Pas d’analyse des autorisations de mise sur le marché pour l’instant
Moins d’un mois après cette date de déploiement, les dents grincent en interne, selon CNN. Comme une bonne partie des IA génératives mises en place dans les bureaux, celle de la FDA peut être utile pour générer des notes, des résumés de réunion, des mails et des communiqués.
Mais contrairement à ce qui a été annoncé, elle ne permettrait pas d’analyser les autorisations de mise sur le marché, puisqu’elle n’a pas accès aux documents des dossiers des industriels, expliquent les sources du média étasunien.
Des hallucinations, comme les autres IA génératives
Et, comme les autres IA génératives, Elsa « hallucine ». Selon plusieurs sources de CNN, ainsi que des documents qu’a pu consulter le média, elle a généré des références à des études inexistantes et déformé les contenus de véritables études. Ces problèmes concernant des informations scientifiques discréditent l’outil aux yeux des sources de CNN.
« Tout ce que vous n’avez pas le temps de vérifier deux fois n’est pas fiable. Elle hallucine en toute confiance », affirme l’une d’entre elles. Si ce problème est connu et doit être pris au sérieux à chaque fois qu’on utilise une IA générative, les responsables de la FDA qui ont annoncé la mise en place d’Elsa promettaient une plus grande efficacité des employés de l’agence grâce à cette IA.

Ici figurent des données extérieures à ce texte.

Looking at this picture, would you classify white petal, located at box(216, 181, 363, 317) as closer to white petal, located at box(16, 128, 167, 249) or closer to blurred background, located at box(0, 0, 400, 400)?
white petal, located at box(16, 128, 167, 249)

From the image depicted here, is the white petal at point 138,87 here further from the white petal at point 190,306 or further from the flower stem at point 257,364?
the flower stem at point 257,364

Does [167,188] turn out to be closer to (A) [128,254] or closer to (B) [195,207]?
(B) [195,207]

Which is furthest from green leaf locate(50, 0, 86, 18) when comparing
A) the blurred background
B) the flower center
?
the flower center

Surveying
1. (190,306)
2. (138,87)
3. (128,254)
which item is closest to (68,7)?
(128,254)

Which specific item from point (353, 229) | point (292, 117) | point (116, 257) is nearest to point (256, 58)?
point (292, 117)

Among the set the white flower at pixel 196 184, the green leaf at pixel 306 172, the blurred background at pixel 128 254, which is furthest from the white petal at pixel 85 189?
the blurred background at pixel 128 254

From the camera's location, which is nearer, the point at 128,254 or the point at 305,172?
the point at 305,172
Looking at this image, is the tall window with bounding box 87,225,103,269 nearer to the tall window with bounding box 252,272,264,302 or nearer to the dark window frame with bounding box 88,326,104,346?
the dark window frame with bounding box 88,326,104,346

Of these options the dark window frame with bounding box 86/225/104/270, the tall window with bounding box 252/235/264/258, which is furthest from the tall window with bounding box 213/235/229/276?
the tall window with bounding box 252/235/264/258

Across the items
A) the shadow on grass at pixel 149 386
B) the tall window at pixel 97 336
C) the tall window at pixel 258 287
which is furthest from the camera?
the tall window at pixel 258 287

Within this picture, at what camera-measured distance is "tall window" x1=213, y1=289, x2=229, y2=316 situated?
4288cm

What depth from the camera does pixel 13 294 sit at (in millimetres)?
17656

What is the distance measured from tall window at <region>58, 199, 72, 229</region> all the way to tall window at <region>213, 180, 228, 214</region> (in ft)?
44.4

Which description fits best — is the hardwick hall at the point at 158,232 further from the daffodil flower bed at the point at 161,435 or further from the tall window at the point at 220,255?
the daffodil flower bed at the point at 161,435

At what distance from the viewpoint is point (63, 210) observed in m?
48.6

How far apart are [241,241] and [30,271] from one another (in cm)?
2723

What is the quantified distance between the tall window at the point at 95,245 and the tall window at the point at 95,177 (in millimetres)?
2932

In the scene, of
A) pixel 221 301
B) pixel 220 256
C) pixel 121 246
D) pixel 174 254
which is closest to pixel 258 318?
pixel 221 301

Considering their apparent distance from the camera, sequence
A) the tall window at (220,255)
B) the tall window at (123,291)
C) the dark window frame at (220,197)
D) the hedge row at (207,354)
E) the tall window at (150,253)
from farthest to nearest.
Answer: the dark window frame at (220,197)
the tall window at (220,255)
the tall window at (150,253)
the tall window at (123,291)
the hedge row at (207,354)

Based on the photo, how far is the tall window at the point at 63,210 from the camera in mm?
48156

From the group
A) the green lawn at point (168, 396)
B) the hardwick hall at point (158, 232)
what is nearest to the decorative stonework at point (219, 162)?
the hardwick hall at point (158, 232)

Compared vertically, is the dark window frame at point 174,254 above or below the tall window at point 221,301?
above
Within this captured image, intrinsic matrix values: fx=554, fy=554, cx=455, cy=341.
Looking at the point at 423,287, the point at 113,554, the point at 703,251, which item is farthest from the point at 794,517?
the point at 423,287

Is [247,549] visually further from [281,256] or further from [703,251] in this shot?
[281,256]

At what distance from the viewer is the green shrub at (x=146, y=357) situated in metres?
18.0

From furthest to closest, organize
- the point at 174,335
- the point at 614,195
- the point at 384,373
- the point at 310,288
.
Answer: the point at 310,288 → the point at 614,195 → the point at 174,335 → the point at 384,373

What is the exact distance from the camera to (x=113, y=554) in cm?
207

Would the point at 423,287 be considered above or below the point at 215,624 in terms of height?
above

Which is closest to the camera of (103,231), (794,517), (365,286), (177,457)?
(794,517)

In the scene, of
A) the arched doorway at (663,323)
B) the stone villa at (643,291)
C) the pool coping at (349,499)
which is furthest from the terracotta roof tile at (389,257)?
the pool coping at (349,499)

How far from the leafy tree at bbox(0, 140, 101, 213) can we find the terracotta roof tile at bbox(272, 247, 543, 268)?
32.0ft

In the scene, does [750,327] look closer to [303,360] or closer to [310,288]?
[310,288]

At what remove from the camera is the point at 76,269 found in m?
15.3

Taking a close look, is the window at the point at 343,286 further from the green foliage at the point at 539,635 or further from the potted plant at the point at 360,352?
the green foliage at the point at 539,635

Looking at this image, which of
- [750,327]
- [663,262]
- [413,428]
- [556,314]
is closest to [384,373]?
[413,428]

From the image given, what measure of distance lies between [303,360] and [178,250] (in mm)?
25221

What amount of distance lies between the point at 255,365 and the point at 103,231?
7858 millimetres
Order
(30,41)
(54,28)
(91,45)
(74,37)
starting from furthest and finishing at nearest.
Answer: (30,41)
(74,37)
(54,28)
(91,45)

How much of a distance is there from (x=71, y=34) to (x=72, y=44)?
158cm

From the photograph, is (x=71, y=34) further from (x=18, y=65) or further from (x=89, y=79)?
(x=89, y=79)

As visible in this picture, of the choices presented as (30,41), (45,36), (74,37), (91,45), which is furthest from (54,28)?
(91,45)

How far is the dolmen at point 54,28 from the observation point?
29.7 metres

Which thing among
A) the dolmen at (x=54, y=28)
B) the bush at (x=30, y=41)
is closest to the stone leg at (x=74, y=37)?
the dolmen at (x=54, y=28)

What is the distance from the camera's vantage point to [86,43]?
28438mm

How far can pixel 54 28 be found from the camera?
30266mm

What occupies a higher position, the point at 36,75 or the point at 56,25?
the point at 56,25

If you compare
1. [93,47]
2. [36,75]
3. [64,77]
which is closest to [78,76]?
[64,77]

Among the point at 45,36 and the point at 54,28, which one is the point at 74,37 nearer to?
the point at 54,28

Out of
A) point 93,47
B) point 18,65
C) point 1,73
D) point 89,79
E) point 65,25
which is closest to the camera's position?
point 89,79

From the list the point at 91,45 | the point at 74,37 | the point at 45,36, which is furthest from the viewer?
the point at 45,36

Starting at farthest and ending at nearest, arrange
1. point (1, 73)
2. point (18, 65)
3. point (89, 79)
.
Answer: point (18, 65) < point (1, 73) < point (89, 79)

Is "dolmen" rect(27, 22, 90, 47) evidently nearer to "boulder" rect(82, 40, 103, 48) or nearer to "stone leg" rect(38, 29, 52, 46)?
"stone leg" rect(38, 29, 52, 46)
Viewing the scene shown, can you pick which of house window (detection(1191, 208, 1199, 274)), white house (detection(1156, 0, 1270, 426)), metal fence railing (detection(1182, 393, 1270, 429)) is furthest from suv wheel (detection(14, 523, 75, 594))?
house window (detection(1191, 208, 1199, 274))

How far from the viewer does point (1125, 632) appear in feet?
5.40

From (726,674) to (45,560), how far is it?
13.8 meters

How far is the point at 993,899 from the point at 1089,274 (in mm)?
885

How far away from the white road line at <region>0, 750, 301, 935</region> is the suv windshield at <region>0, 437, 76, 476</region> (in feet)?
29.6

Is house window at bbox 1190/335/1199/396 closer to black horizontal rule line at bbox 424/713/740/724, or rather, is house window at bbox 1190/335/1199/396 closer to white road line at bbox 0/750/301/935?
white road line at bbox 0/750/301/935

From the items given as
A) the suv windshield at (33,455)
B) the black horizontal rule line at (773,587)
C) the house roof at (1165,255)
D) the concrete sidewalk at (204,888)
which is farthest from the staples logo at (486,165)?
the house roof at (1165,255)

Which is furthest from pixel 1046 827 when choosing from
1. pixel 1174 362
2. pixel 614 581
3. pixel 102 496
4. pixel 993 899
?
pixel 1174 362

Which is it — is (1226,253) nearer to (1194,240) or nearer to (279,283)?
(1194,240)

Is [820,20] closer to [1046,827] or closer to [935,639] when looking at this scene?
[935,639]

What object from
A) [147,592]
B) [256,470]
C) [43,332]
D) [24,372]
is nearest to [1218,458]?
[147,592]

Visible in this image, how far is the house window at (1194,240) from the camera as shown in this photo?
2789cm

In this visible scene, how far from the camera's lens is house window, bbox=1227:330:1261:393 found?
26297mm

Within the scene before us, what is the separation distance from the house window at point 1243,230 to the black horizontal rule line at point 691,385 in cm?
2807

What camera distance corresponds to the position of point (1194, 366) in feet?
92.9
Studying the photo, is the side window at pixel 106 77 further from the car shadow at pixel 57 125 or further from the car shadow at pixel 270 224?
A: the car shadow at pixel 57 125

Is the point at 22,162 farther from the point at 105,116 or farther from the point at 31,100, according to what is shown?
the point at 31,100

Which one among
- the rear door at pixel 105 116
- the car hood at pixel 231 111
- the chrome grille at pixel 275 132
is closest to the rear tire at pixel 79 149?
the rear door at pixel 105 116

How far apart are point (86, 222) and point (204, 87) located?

« L’IA est censée nous faire gagner du temps, mais je peux vous garantir que je perds beaucoup de temps supplémentaire simplement à cause de la vigilance accrue dont je dois faire preuve pour vérifier les études fausses ou trompeuses », explique à CNN un autre agent de la FDA.
Le genre de travail effectué par l’agence demande une précision importante. « Si Elsa résume en un paragraphe un travail de recherche sur un nouveau médicament qui tient en 20 pages de recherche, il n’y a aucun moyen de savoir si cela déforme ou omet quelque chose qu’un évaluateur humain aurait considéré comme important », souligne l’un des employés interrogés par CNN.
Près de 30 millions de dollars pour le cabinet de conseil Deloitte
Dès l’annonce de juin, des employés de la FDA expliquaient au média Stat que la mise en place d’Elsa était « précipitée ». Notre consœur, spécialisée dans les technologies de la santé, donnait un peu plus de précisions sur le projet. Elsa serait basée sur le modèle Claude d’Anthropic et développée par le cabinet de conseil Deloitte (entreprise qui finançait déjà l’investiture de Donald Trump en 2017), comme le rapporte ArsTechnica.
Selon Stat, Deloitte a reçu 13,8 millions de dollars depuis 2020 pour développer une base de données de documents de la FDA qui a servi à fine-tuner Claude, et ainsi obtenir le modèle utilisé par Elsa. L’entreprise a obtenu un nouveau contrat de 14,7 millions de dollars en avril dernier pour le déploiement d’Elsa dans toute l’agence.
Interrogé par CNN, Jeremy Walsh, responsable IA de l’agence admet ces critiques : « Elsa n’est pas différente de nombreux [grands modèles de langage] et de l’ IA générative, ils peuvent halluciner ».
De plus, il affirme que les utilisateurs pourront dans les prochaines semaines ajouter des documents pour que cette IA puisse répondre en fonction de données spécifiques.